At breakfast, we get some bad news – our charter boat needs some kind of repair and won’t be departing until later in the afternoon. What to do for half a day? A hike to the radio tower seems most promising…we depart about 10am. By 11:30am I’m back in the hotel room. Black flies were terrible! Biting face, neck, hands. I don’t want to pull out my bug jacket yet – if its this bad here, what’s it going to be like in the country? However it’s another 30C windless day. I’m hoping for cooler temps and a continuous breeze when north out of the tree line.

Suddenly we get word that departure is imminent. It’s a mad scramble to check out, load the van, head down to the dock. I opt to walk, knowing it will be the last land my feet will be seeing for 48 hours! As a novice ocean traveler, I have a stock of gravel pills, which I hope not to use. Willie and John, two Inuit men from Nain, are going to be taking us up the coast on ‘Sprit of the Torngat’, Tom’s  42’ foot boat.

   

Once on the water, things seem to look good – the sky is blue, water calm, no bugs. We chug out of the harbour and I settle back to enjoy the scenery. But then we enter the open ocean and swells make their effect know. At first, the white caps are small and I fight the nausea. One by one, most of us succumb – well, after a few hours I’m not paying any attention to who’s puking and who’s not. My entire being is focused on hitting the small stainless basin – Julie and I are almost delirious with dry heave agony, making jokes about good aim, lunch and clean up. Not a pretty sight! This goes on for at least 6 hours, finally by 10pm the boat enters calmer water near Okak Islands.

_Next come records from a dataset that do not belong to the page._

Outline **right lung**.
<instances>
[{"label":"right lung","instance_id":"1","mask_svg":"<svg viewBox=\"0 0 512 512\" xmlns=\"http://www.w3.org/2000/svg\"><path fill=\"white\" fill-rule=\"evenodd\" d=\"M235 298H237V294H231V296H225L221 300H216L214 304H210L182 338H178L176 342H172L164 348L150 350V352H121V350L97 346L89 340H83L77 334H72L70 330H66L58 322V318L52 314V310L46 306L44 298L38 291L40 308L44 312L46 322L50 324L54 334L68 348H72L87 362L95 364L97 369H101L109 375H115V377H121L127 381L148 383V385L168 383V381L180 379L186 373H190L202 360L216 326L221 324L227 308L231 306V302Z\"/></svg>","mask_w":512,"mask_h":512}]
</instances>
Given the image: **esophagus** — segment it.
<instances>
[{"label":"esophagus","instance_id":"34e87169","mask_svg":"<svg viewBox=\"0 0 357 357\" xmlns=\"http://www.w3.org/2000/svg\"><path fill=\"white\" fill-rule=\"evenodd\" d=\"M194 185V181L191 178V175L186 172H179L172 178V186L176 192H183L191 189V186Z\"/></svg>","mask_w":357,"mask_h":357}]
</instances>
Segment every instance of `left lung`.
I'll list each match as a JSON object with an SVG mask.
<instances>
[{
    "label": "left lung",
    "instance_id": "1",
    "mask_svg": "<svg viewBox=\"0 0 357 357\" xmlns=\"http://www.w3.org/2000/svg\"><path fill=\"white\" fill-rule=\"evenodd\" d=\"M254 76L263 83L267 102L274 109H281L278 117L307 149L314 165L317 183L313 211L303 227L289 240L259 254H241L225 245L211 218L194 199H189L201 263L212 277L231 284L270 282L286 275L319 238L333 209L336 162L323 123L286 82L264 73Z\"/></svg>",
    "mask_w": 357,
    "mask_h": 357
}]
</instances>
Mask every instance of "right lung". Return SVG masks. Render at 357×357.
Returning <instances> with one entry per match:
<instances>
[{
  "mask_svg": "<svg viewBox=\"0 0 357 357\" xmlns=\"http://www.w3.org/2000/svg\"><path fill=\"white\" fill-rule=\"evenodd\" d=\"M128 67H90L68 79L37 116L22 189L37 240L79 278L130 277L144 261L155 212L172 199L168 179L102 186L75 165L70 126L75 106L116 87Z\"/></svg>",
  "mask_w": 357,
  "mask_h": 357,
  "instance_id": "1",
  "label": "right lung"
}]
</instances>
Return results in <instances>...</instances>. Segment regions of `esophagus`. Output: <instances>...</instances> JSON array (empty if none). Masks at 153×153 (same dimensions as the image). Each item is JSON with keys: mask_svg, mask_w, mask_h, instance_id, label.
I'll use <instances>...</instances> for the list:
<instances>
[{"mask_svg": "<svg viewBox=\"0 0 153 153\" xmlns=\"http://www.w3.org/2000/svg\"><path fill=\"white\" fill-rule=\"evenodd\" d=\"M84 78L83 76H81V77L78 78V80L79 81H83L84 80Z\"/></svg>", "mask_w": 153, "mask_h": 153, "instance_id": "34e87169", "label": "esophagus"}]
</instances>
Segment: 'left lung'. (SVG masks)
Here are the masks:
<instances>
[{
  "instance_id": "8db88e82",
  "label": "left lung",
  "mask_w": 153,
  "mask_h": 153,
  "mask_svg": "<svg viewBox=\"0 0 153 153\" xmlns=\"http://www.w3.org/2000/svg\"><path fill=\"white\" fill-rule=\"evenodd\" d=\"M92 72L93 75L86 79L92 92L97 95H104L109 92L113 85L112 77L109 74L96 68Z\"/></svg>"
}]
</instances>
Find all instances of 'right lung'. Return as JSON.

We are behind schedule due to the late morning departure and heavy swells. The threat of ice and dark cloudy weather stops us from traveling at night. I wonder, when did the weather change from sun to overcast? the silhouette of hills is very faint in the dark sky. It’s black out here far away from any city light pollution. John fiddles with the anchor, he’s wearing a down jacket in the rain. Finally we are secure and dinner commences. My stomach won’t even let me think about eating. The guys bed down on the floor, the gals take the bench seats. I close my eyes and fall into a black black hole.